In September 2011, DC Comics relaunched their entire line of publications, dubbing the new publishing initiative as The New 52. The initiative consisted of a new imprint of titles, all labeled with "The New 52" logo, as well as creating a rebooted DC Universe post-"Flashpoint" that saw characters from the former WildStorm and Vertigo imprints being absorbed into the main DC Comics line. The intent was to publish 52 ongoing titles each month across the DC Universe. However, DC has also counted one-shots, miniseries and maxiseries in that number.

In June 2015, following the conclusion of the Convergence miniseries, "The New 52" branding and imprint were discontinued, although the continuity continued under a new initiative, "DC You". In February 2016, DC announced the Rebirth initiative, bringing an end to the New 52 beginning in June 2016. Gotham Academy: Second Semester was the final title to release from the New 52, with the final issue releasing in August 2017. An additional Earth-2 title was announced to replace Earth-2: Society, but details were not provided.

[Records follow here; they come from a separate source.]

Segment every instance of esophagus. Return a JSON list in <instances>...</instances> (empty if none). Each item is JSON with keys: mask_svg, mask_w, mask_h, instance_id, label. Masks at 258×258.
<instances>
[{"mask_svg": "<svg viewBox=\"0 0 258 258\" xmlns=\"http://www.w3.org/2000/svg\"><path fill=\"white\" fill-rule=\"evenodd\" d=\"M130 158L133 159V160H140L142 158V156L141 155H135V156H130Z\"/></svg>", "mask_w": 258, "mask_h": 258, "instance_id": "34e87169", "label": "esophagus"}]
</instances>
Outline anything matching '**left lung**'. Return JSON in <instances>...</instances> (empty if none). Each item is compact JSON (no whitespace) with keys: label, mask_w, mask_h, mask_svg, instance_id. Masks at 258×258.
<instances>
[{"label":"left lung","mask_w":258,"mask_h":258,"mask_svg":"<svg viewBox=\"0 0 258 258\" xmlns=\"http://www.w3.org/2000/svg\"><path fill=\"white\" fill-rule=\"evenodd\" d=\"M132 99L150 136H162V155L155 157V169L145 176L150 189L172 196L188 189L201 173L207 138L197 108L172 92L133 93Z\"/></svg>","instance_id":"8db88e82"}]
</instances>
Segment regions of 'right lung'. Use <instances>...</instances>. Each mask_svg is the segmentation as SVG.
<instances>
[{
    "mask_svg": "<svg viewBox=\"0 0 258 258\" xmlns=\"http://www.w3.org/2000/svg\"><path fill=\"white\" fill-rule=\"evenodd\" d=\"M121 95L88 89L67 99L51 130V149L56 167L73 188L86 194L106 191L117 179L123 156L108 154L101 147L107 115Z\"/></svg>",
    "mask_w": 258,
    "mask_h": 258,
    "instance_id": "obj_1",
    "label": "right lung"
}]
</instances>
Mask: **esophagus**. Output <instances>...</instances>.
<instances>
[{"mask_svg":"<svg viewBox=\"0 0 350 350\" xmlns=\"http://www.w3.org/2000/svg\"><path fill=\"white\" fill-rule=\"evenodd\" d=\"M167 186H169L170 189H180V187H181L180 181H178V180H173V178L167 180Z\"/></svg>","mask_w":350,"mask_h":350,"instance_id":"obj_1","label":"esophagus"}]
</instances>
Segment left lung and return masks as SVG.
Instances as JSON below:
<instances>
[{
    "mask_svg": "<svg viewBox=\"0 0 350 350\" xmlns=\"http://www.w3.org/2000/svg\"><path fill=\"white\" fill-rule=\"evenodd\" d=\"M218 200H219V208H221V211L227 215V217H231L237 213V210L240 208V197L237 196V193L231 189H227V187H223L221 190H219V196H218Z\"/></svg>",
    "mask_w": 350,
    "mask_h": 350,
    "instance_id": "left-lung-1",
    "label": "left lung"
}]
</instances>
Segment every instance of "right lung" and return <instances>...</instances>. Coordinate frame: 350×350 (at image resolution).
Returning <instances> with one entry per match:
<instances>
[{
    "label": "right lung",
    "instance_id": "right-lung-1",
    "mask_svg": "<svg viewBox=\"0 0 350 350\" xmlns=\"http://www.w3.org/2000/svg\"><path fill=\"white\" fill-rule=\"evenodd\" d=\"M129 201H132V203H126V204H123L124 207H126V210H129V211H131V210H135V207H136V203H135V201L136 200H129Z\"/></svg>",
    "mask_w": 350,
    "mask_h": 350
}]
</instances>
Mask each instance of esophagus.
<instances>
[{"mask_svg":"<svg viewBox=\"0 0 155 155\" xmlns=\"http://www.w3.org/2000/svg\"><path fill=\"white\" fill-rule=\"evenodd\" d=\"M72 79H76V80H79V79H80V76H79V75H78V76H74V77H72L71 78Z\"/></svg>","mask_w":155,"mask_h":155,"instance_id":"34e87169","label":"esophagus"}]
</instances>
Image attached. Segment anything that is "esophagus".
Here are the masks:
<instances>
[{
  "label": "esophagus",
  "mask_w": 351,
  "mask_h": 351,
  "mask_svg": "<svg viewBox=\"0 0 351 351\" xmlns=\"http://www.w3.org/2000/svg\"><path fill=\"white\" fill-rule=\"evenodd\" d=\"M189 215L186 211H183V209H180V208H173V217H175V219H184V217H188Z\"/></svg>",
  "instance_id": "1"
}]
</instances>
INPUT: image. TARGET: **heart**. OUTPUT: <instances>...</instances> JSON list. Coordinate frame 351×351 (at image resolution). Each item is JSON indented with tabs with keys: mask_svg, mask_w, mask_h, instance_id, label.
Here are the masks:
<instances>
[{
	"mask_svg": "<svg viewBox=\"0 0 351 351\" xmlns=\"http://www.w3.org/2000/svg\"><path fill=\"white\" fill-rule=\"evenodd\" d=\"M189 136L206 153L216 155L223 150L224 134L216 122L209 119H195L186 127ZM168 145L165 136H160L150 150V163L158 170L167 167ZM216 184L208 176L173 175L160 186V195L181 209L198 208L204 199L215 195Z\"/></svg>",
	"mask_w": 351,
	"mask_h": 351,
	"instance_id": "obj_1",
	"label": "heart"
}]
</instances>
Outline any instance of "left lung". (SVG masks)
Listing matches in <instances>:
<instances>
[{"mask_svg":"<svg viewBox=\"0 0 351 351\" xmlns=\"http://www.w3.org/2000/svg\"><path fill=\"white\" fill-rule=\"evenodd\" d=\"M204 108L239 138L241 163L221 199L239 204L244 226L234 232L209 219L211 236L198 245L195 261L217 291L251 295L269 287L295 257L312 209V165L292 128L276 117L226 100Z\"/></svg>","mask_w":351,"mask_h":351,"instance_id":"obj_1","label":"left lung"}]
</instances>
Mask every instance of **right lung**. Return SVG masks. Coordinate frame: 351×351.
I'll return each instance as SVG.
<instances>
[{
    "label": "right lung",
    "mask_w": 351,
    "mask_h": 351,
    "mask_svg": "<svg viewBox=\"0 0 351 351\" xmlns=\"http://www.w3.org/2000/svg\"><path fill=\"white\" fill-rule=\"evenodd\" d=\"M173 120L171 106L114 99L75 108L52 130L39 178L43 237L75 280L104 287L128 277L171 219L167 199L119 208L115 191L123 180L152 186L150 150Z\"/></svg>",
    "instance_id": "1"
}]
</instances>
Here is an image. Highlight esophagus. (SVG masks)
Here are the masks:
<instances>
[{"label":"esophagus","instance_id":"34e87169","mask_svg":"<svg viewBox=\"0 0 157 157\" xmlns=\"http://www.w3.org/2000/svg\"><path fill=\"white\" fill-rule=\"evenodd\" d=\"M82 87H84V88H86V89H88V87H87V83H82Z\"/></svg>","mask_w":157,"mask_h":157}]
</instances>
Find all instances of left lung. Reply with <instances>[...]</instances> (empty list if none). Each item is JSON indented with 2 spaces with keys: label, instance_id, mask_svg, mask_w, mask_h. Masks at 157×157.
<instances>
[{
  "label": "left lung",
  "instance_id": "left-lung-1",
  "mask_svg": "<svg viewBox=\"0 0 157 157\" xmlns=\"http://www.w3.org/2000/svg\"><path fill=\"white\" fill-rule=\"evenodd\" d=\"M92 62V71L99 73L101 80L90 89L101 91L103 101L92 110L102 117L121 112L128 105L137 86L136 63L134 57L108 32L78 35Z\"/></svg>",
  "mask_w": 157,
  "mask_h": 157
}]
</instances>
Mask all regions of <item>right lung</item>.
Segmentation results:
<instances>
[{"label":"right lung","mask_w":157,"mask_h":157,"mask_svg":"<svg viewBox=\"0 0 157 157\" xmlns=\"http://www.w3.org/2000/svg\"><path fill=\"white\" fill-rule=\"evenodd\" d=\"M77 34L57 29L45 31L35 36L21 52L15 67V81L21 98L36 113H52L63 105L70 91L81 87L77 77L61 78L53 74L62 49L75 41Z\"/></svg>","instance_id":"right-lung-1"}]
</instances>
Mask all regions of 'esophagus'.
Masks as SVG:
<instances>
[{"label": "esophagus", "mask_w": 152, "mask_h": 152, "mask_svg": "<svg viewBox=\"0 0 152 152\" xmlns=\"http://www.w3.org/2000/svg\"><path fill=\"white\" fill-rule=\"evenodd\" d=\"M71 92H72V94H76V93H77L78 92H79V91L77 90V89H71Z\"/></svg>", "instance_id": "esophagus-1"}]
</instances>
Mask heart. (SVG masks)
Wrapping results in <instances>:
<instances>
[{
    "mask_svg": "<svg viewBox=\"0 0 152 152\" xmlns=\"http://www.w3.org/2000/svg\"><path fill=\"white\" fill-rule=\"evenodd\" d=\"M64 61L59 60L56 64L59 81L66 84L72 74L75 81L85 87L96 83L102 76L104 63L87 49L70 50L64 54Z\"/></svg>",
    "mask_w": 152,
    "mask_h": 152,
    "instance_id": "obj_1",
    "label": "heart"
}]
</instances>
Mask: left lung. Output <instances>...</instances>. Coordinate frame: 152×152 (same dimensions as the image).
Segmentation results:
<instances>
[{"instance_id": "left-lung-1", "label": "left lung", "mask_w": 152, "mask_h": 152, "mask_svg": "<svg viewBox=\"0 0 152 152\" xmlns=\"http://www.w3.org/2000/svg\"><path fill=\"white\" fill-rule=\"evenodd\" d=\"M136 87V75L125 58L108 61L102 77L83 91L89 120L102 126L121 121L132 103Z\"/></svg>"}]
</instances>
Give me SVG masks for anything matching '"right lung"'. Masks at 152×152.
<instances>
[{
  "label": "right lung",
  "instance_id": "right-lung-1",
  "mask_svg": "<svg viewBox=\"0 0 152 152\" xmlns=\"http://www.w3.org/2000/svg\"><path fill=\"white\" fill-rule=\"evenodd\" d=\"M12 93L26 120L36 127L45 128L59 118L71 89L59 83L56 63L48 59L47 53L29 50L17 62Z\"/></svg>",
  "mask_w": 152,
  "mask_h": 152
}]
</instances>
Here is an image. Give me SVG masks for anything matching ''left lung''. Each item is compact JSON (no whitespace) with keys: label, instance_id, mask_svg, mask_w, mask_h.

DC released a total of 111 ongoing titles during The New 52. To expand The New 52 universe, DC had also released 34 one-shots, 32 miniseries and four maxiseries, with one ongoing series planned. One ongoing series was planned but did not release before Rebirth took effect in June 2016. Additionally, another ongoing series was planned but cancelled, with its concepts merged into another title.

Imprint titles

The ongoing titles under The New 52 imprint were organized under seven different "families", grouping similar characters or themes within the books together. These families were: "Justice League"; "Batman"; "Superman"; "Green Lantern"; "Young Justice"; "The Edge"; and "The Dark". However, by the release of the October 2013 solicitations, DC was no longer grouping the titles by these families, instead releasing one larger solicit, titled "The New 52 Group".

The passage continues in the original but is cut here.